§ **Soal Latihan 1**
Dalam teks tentang Buya Hamka, apa jabatan Buya Hamka ketika Kongres Muhammadiyah ke-29 akan diadakan?
§ **Soal Latihan 2**
Tolong salin semua bagian teks tentang Buya Hamka, mulai dari "Oleh Muhammad Subhan" terus ke bawah sampai "Sumatera, bahkan Indonesia.".

§ **Teks yang Diberikan**
********************

Oleh Muhammad Subhan
DIAWAL Januari 1941, Kongres Muhammadiyah ke-29 akan diadakan di Yogyakarta. Buya Hamka (Haji Abdul Malik Karim Amrullah) ketika itu menjabat sebagai Konsul Muhammadiyah Sumatera Timur. Sebelum berangkat ke Yogya, Buya Hamka singgah ke Sumatera Barat menemui ayahnya, DR. H. Abdul Karim Amrullah, atau yang luas dikenal sebagai “Inyiak DR”. Inyiak DR adalah ulama besar terkemuka di zamannya yang disegani oleh pemerintah Belanda dan tokoh yang mengibarkan Bendera Muhammadiyah di Sumatera, bahkan Indonesia.

********************

§ **Isi Dataset**
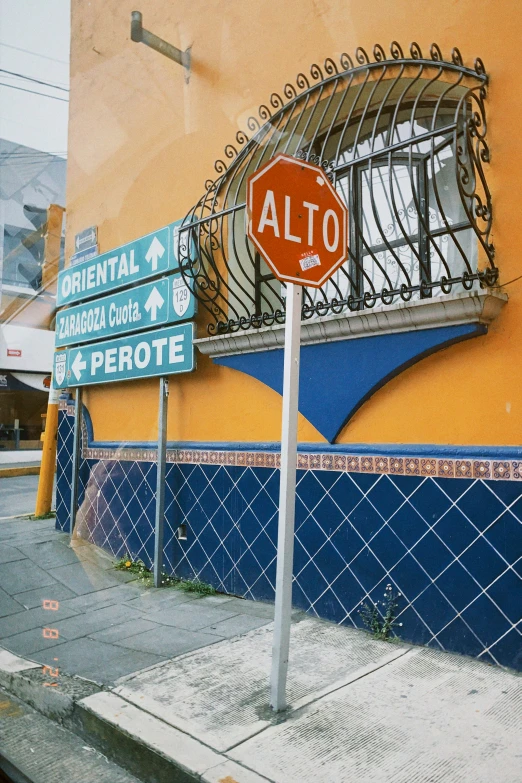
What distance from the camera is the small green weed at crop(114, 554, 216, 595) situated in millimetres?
5520

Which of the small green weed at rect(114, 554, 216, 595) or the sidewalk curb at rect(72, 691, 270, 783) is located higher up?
the small green weed at rect(114, 554, 216, 595)

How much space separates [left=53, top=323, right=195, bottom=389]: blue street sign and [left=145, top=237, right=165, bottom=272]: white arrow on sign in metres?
0.71

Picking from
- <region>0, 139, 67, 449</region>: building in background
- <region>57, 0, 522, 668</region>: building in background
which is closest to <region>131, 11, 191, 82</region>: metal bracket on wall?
<region>57, 0, 522, 668</region>: building in background

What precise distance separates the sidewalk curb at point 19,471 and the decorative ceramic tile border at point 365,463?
30.6ft

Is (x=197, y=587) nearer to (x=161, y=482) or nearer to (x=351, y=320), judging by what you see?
(x=161, y=482)

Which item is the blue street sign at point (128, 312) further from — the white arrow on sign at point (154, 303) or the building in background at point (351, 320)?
the building in background at point (351, 320)

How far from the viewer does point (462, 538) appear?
3750mm

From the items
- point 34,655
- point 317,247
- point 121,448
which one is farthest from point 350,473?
point 121,448

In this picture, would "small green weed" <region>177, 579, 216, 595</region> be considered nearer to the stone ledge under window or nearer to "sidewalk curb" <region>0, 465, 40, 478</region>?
the stone ledge under window

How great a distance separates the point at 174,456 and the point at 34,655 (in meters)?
2.35

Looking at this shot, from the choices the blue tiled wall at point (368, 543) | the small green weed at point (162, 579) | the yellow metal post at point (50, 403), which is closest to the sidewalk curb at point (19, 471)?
the yellow metal post at point (50, 403)

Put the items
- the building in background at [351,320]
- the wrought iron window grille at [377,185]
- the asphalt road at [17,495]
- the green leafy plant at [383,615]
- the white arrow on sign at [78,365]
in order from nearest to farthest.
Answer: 1. the building in background at [351,320]
2. the wrought iron window grille at [377,185]
3. the green leafy plant at [383,615]
4. the white arrow on sign at [78,365]
5. the asphalt road at [17,495]

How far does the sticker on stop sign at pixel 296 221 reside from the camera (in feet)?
9.78

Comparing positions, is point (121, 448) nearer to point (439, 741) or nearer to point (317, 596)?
point (317, 596)
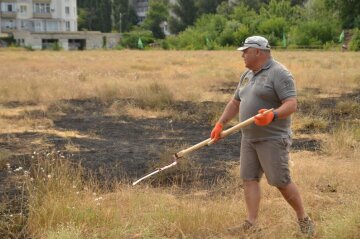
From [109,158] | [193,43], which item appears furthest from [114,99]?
[193,43]

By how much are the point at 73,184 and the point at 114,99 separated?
33.2ft

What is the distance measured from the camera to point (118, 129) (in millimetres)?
11172

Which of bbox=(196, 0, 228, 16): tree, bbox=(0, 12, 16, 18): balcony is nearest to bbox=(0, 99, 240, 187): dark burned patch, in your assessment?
bbox=(196, 0, 228, 16): tree

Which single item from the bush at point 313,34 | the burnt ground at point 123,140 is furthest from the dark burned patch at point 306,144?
the bush at point 313,34

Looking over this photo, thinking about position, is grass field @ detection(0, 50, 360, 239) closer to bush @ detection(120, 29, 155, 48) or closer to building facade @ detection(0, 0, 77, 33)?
bush @ detection(120, 29, 155, 48)

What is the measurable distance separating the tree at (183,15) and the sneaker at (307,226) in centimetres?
8628

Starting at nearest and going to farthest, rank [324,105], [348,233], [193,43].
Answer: [348,233] < [324,105] < [193,43]

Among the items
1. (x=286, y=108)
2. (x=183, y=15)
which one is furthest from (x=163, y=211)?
(x=183, y=15)

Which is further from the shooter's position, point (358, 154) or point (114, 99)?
point (114, 99)

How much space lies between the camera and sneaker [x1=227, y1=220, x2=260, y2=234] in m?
4.88

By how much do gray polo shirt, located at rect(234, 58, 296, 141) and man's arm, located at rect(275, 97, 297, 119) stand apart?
0.16ft

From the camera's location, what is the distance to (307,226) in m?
4.74

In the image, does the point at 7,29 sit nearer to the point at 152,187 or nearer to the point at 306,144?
the point at 306,144

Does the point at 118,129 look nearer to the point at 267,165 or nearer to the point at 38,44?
the point at 267,165
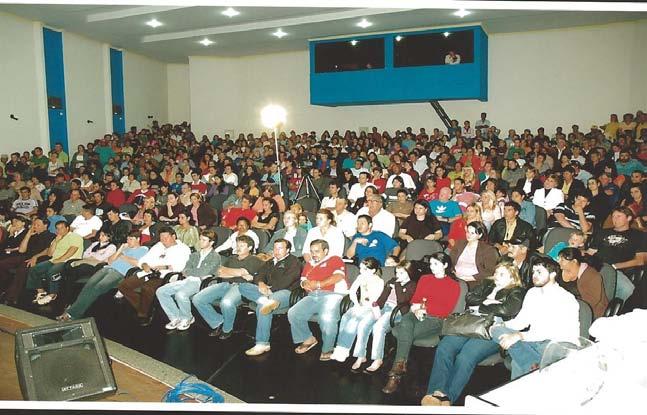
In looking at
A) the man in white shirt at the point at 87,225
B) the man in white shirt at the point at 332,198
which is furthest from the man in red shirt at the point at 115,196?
the man in white shirt at the point at 332,198

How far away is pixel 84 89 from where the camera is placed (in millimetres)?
13062

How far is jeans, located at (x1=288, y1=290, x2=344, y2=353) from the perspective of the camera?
13.8ft

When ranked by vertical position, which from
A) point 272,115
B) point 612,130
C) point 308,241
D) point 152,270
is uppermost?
point 272,115

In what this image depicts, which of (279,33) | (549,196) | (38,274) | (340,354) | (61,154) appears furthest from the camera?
(279,33)

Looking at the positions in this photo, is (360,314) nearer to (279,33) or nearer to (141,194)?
(141,194)

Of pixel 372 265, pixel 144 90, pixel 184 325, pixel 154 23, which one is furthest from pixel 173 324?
pixel 144 90

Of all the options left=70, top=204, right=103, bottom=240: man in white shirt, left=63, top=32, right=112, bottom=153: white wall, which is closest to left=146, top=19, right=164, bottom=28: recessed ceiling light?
left=63, top=32, right=112, bottom=153: white wall

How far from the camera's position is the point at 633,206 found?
5.77 meters

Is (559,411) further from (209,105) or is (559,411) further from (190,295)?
(209,105)

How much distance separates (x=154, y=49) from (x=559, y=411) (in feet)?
48.1

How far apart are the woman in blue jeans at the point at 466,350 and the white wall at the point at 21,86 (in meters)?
10.3

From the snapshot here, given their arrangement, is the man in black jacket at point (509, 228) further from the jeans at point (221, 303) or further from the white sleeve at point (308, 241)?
the jeans at point (221, 303)

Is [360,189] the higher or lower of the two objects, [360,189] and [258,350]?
the higher

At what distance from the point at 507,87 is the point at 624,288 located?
9.21 m
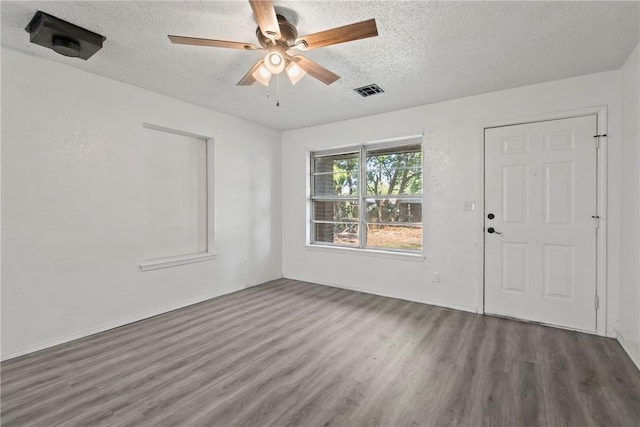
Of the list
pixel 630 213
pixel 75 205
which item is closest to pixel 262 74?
pixel 75 205

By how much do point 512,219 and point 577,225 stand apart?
0.56 m

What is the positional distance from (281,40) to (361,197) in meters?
2.83

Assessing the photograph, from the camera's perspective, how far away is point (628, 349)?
249 cm

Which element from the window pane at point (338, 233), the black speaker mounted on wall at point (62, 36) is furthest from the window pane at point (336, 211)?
the black speaker mounted on wall at point (62, 36)

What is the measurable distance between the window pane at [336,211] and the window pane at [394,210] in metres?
0.28

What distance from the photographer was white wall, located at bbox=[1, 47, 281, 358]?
8.13 ft

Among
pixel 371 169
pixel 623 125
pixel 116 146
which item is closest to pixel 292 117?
pixel 371 169

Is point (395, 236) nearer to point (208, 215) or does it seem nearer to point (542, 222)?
point (542, 222)

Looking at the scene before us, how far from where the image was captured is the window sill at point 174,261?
3.35 m

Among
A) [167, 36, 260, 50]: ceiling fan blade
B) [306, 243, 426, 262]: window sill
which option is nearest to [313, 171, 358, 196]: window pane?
[306, 243, 426, 262]: window sill

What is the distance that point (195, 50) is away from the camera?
8.18 feet

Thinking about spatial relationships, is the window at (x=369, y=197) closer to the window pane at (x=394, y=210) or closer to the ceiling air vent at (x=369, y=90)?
the window pane at (x=394, y=210)

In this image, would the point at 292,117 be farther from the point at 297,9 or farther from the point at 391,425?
the point at 391,425

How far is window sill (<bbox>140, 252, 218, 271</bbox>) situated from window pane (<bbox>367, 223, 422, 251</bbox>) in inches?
90.9
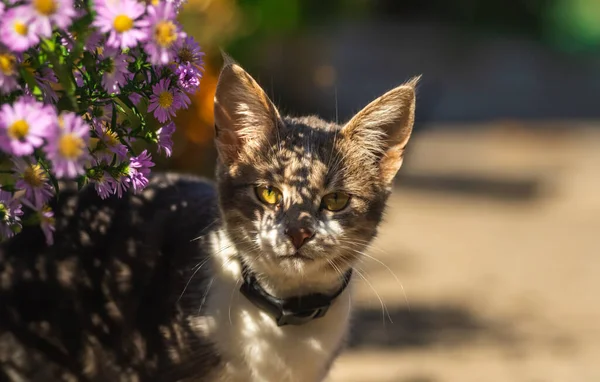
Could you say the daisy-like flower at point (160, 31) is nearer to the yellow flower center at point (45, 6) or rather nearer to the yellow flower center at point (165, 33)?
the yellow flower center at point (165, 33)

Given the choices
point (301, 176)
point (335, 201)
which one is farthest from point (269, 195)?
point (335, 201)

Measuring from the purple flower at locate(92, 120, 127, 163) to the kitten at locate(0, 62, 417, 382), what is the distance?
2.19ft

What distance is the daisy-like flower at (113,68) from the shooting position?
78.9 inches

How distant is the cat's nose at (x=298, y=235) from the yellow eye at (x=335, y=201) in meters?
0.21

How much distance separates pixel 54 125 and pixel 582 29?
18.8 meters

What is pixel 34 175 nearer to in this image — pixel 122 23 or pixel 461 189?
pixel 122 23

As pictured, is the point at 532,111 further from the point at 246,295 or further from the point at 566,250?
the point at 246,295

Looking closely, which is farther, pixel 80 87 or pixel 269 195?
pixel 269 195

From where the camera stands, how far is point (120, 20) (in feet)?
6.06

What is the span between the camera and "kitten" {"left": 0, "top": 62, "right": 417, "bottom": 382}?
2.87 meters

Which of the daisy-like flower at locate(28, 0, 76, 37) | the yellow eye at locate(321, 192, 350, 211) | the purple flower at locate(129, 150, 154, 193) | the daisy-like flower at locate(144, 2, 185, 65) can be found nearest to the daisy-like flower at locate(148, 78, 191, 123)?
the purple flower at locate(129, 150, 154, 193)

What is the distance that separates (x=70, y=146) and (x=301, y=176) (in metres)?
1.18

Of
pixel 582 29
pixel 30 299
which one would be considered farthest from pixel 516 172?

********************

§ **Penyelesaian Soal 1**
Konsul Muhammadiyah Sumatera Timur.

§ **Penyelesaian Soal 2**
Oleh Muhammad Subhan
DIAWAL Januari 1941, Kongres Muhammadiyah ke-29 akan diadakan di Yogyakarta. Buya Hamka (Haji Abdul Malik Karim Amrullah) ketika itu menjabat sebagai Konsul Muhammadiyah Sumatera Timur. Sebelum berangkat ke Yogya, Buya Hamka singgah ke Sumatera Barat menemui ayahnya, DR. H. Abdul Karim Amrullah, atau yang luas dikenal sebagai “Inyiak DR”. Inyiak DR adalah ulama besar terkemuka di zamannya yang disegani oleh pemerintah Belanda dan tokoh yang mengibarkan Bendera Muhammadiyah di Sumatera, bahkan Indonesia.